Беседы с Альфредом Шнитке — страница 28 из 64

А.Ш. Это так же, как со многими другими вещами. Когда начинаешь об этом рассказывать, все попытки изложить более или менее точно терпят крах… И тем не менее это делать надо, все равно нужно приблизиться к тому, что ухватить не удается, но может быть удастся в этот раз подойти несколько ближе. Изначально, если ты имеешь такую внутреннюю модель, иррационально установленную, — ты должен поделить себя на две сферы: это — ты в узком смысле, а это — то, что через тебя тебе открывается и что значительно больше, чем ты. И при этом хозяином являешься не ты, а то значительно большее, что тебе открывается… И, собственно, вся жизнь — есть попытка быть не собою, а орудием чего-то вне тебя. И вот это тебе диктует и форму, и слова, и вне тебя обусловленную мотивировку всего. Ты как будто бы не себе принадлежишь. И пока ты имеешь это ощущение, твоя работа тебя не тяготит. Не ты ведь себе предписываешь. Ты делаешь что-то, что кто-то другой предписывает тебе. “Кто-то” — это очень грубо сказано, — нечто, что важнее, чем ты. Раз оно предписывает, то оно изначально предопределяет и форму выражения. И поэтому та идеальная форма высказывания, которую ты стараешься реализовать, предопределена тем, изначальным ощущением. И вся твоя работа — это попытка настроиться более точным образом на восприятие того, что есть, всегда было и будет. Настройка никогда не может произойти идеально, она может продолжиться час, даже полтора, но будет сбита. И тем не менее вся твоя работа — это не составление технических инструкций и их реализации, а как бы вслушивание в то, что уже есть. Этим предопределено все — значение и деталей, и рациональной мотивированности. Конечно, в какой-то момент, когда идеальная концепция должна быть реализована, — ты вынужден будешь прибегнуть к упрощающей рациональной расшифровке. Это упрощение. Ты спускаешься с более высокой ступени на ступень, которая огрубляет, искажает эту истину, но ты таким образом получаешь шанс ее высказать. Иначе ты даже и слова не имеешь права употребить. Они уже есть огрубление мысли. И вот ты идешь сознательно на это огрубление только потому, что таким образом ты можешь высказать что-то. Огрублением становятся слова, если ты высказываешь мысль, или ноты, если ты пишешь музыку. Попытки выйти за эти пределы я видел, когда слышал записанные импровизации, подлинные импровизации, а не изображенные, квазиимпровизированные.

### Задания
a – Сколько, по словам А.Ш. во фрагменте беседы, может продолжаться настройка, прежде чем она будет сбита?
b – Напишите продолжение фрагмента беседы, начиная сразу после его последнего предложения.

### Состав данных

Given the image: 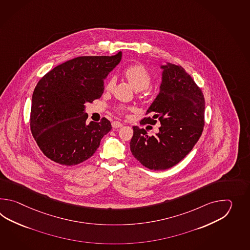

### Ответы к заданиям
a – Час, даже полтора.

b –
Например, в Театр на Таганке приходил человек, который был божественно красив. И приносил с собой фотографии, где он сидит с нимбом вокруг головы, а какие-то почтительные мещанки стоят около него. Но, когда он заводил свои импровизации, я начинал смотреть на него иначе. Это были импровизации, которые могли длиться столько времени, сколько длится пленка. Они не содержали в себе беспомощных повторений или убогой метричности. В них не было гармонических банальностей, и они не пугали ежесекундно непостижимыми поворотами. Это было не изображение неожиданностей, но импровизация, не заботящаяся о том, как ее слушают и воспринимают. И в этот момент она становилась подлинной.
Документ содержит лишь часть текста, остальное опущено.